The M72 Light Anti-Tank Weapon is a portable one-shot 66-mm unguided anti-tank rocket that has been in service since 1963. (Photo: DoD)
The last of three Washington National Guard soldiers who swapped a live anti-tank rocket launcher among themselves after returning from a combat tour in Afghanistan was sentenced to probation this week.
A Tacoma federal judge sentenced Anthony Laitta on Monday to one year probation for his role in smuggling a M72A5 Light Anti-Tank Weapon out of a military base with Victor Naranjo and Kyle Nespory, both of whom were sentenced earlier this year. They all pleaded guilty to their charges, but received reduced sentences because of mental anguish brought about by war.
According to court documents, authorities learned about the weapon in September 2011 when Nespory’s girlfriend, Sabrina Hale, forked it over to the Pierce County Sheriff’s Department after finding it in a closet at her home. Deputies turned the rocket over to federal authorities, who disarmed it and identified it as made by a Norwegian company in 2007 for the Canadian military.
Turns out the 66mm rocket was a “battlefield exchange” between a Canadian unit and a regiment out of Fort Lewis, Washington, when they operated in Afghanistan’s volatile Helmand Province as part of Operation Moshtarak. All three soldiers had been assigned to the Washington unit.
· · ·
▶ **BRIEF**
For each of the following statements, answer yes or no according to the news report on the smuggled rocket launcher, and quote the words of the report that decide it. (a) Anthony Laitta was sentenced to one year of probation. (b) Sabrina Hale found the weapon in a garage. (c) The rocket was made for the Canadian military.

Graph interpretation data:
· · ·
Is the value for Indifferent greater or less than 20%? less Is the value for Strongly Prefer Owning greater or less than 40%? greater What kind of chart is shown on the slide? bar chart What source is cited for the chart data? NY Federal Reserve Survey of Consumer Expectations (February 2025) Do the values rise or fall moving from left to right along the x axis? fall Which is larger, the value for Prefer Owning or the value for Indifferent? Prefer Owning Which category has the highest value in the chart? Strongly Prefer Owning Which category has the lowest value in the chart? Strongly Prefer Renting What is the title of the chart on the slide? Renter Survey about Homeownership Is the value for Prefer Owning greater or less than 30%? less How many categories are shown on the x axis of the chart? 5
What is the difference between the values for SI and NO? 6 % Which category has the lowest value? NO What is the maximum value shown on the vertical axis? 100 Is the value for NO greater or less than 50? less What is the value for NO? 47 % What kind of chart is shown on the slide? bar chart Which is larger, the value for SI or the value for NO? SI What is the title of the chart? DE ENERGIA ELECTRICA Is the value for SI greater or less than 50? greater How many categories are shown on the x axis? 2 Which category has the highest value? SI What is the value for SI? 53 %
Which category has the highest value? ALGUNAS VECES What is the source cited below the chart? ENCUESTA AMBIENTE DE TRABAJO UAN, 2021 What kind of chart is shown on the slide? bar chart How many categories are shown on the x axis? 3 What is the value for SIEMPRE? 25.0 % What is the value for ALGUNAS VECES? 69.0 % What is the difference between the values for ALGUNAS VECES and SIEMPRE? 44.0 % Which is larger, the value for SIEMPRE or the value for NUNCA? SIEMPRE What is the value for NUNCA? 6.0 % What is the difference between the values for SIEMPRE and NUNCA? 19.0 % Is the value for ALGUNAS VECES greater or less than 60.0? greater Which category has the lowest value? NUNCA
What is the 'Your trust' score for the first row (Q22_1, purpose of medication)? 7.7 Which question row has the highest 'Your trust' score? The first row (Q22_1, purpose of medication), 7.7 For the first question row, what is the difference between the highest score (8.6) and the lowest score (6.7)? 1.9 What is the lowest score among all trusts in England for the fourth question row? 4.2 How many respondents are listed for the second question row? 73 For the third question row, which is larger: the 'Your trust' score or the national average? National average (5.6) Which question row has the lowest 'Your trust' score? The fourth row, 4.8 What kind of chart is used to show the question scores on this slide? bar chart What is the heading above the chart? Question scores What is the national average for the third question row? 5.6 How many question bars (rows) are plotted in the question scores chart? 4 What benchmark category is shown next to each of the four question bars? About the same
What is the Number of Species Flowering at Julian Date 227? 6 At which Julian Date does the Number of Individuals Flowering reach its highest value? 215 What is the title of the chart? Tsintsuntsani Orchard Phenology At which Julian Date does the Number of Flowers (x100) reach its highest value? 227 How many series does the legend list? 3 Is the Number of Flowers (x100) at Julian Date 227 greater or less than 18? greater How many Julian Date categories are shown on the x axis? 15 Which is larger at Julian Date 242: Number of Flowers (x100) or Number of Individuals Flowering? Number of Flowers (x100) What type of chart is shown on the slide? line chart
· · ·
▶ **REPLY TO THE EXERCISE**
(a) Yes: "sentenced Anthony Laitta on Monday to one year probation"
(b) No: "after finding it in a closet at her home"
(c) Yes: "made by a Norwegian company in 2007 for the Canadian military"